Records provided:
══════════

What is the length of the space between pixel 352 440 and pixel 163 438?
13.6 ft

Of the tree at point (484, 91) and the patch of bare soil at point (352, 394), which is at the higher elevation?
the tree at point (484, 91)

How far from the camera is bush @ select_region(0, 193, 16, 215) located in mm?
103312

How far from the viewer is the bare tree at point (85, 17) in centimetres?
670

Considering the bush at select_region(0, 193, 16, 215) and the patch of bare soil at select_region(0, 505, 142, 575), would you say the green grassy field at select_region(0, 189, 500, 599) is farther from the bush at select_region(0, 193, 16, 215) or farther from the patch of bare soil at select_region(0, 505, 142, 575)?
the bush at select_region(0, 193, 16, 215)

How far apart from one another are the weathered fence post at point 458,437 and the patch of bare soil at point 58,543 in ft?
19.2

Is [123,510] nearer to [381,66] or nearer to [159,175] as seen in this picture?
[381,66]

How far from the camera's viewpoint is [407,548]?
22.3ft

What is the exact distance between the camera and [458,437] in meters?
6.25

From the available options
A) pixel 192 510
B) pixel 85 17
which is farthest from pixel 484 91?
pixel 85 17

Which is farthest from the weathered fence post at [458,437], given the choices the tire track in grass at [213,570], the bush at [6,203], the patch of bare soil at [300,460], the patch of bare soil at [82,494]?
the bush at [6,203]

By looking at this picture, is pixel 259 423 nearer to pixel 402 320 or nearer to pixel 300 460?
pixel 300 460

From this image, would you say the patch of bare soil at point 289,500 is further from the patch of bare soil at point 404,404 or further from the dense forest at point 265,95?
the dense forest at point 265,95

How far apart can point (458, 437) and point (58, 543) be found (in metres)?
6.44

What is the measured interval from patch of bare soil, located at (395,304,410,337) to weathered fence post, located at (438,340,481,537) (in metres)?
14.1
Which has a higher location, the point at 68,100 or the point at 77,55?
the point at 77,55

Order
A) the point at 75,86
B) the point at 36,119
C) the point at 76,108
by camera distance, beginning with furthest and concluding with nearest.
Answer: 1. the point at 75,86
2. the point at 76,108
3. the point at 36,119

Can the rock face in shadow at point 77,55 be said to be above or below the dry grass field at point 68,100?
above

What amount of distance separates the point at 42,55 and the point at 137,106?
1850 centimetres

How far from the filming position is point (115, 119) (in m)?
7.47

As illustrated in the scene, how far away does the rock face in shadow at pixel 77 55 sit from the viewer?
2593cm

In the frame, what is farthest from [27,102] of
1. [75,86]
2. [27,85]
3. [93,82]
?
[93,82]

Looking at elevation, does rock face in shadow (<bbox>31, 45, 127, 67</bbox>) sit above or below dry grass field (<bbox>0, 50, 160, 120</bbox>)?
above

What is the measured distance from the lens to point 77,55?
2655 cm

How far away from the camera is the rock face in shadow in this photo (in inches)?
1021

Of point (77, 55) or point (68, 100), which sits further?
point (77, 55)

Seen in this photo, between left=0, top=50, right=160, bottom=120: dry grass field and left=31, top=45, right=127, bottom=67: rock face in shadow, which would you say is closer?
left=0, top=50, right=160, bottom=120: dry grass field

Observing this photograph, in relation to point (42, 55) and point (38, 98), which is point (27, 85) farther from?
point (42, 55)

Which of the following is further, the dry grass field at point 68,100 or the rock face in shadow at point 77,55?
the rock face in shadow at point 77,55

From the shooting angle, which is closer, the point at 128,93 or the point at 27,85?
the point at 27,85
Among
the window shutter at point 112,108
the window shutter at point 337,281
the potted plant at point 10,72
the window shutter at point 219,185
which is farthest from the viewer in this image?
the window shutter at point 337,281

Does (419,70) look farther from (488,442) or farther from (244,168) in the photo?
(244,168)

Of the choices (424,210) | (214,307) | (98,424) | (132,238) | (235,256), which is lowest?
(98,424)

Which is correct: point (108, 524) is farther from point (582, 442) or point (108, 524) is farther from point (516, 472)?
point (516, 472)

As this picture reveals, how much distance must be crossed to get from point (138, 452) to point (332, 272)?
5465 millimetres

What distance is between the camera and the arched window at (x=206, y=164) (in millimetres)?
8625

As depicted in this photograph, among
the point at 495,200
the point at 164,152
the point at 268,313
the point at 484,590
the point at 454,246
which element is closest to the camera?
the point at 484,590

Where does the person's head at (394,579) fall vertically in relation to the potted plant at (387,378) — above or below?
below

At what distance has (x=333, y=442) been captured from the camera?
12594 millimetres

══════════

Objective:
Write the material out again word for word.

The reply:
What is the length of the space between pixel 352 440 and pixel 163 438?
13.6 ft

Of the tree at point (484, 91) and the patch of bare soil at point (352, 394), which is at the higher elevation?
the tree at point (484, 91)

How far from the camera is bush @ select_region(0, 193, 16, 215) located in mm?
103312

How far from the viewer is the bare tree at point (85, 17) in centimetres?
670

Considering the bush at select_region(0, 193, 16, 215) and the patch of bare soil at select_region(0, 505, 142, 575), would you say the green grassy field at select_region(0, 189, 500, 599) is farther from the bush at select_region(0, 193, 16, 215) or farther from the patch of bare soil at select_region(0, 505, 142, 575)?
the bush at select_region(0, 193, 16, 215)

How far apart from one another are the weathered fence post at point 458,437 and the patch of bare soil at point 58,543 in ft?
19.2

Is [123,510] nearer to [381,66] or nearer to [159,175] as seen in this picture?
[381,66]

How far from the camera's viewpoint is [407,548]?
22.3ft

What is the exact distance between the camera and [458,437] in meters?
6.25

From the available options
A) pixel 192 510
B) pixel 85 17
which is farthest from pixel 484 91?
pixel 85 17

Which is farthest from the weathered fence post at [458,437], given the choices the tire track in grass at [213,570], the bush at [6,203], the patch of bare soil at [300,460], the patch of bare soil at [82,494]?
the bush at [6,203]

By looking at this picture, is pixel 259 423 nearer to pixel 402 320 or nearer to pixel 300 460?
pixel 300 460

From this image, would you say the patch of bare soil at point 289,500 is further from the patch of bare soil at point 404,404 or further from the dense forest at point 265,95?
the dense forest at point 265,95

How far apart can point (458, 437) and point (58, 543) be found (in metres)?
6.44

What is the measured interval from patch of bare soil, located at (395,304,410,337) to weathered fence post, located at (438,340,481,537) (in metres)?
14.1
Which has a higher location, the point at 68,100 or the point at 77,55?
the point at 77,55

Order
A) the point at 75,86
B) the point at 36,119
C) the point at 76,108
by camera distance, beginning with furthest and concluding with nearest.
Answer: 1. the point at 75,86
2. the point at 76,108
3. the point at 36,119

Can the rock face in shadow at point 77,55 be said to be above or below the dry grass field at point 68,100?
above

What amount of distance separates the point at 42,55 and the point at 137,106?
1850 centimetres

How far from the filming position is point (115, 119) (in m)?
7.47

As illustrated in the scene, how far away does the rock face in shadow at pixel 77 55 sit from the viewer?
2593cm

In the frame, what is farthest from [27,102] of
1. [75,86]
2. [27,85]
3. [93,82]
?
[93,82]

Looking at elevation, does rock face in shadow (<bbox>31, 45, 127, 67</bbox>) sit above or below dry grass field (<bbox>0, 50, 160, 120</bbox>)?
above

What is the measured distance from the lens to point 77,55?
2655 cm

How far away from the camera is the rock face in shadow in this photo (in inches)?
1021

Of point (77, 55) or point (68, 100), which sits further?
point (77, 55)

Seen in this photo, between left=0, top=50, right=160, bottom=120: dry grass field and left=31, top=45, right=127, bottom=67: rock face in shadow, which would you say is closer?
left=0, top=50, right=160, bottom=120: dry grass field

Observing this photograph, in relation to point (42, 55) and point (38, 98), which is point (27, 85) farther from?
point (42, 55)

Which of the following is further, the dry grass field at point 68,100 or the rock face in shadow at point 77,55?
the rock face in shadow at point 77,55

From the shooting angle, which is closer, the point at 128,93 or the point at 27,85?
the point at 27,85
Among
the window shutter at point 112,108
the window shutter at point 337,281
the potted plant at point 10,72
the window shutter at point 219,185
which is farthest from the viewer in this image?
the window shutter at point 337,281

Does (419,70) look farther from (488,442) or farther from (244,168) in the photo?
(244,168)

Of the choices (424,210) | (214,307) | (98,424) | (132,238) | (235,256), which is lowest?
(98,424)

Which is correct: point (108, 524) is farther from point (582, 442) or point (108, 524) is farther from point (516, 472)?
point (516, 472)

As this picture reveals, how much distance must be crossed to get from point (138, 452) to point (332, 272)?
5465 millimetres

What distance is between the camera and the arched window at (x=206, y=164) (in millimetres)?
8625

As depicted in this photograph, among
the point at 495,200
the point at 164,152
the point at 268,313
the point at 484,590
the point at 454,246
which element is closest to the camera?
the point at 484,590

Where does the person's head at (394,579) fall vertically in relation to the potted plant at (387,378) — above or below?
below

At what distance has (x=333, y=442) been captured from the camera?
12594 millimetres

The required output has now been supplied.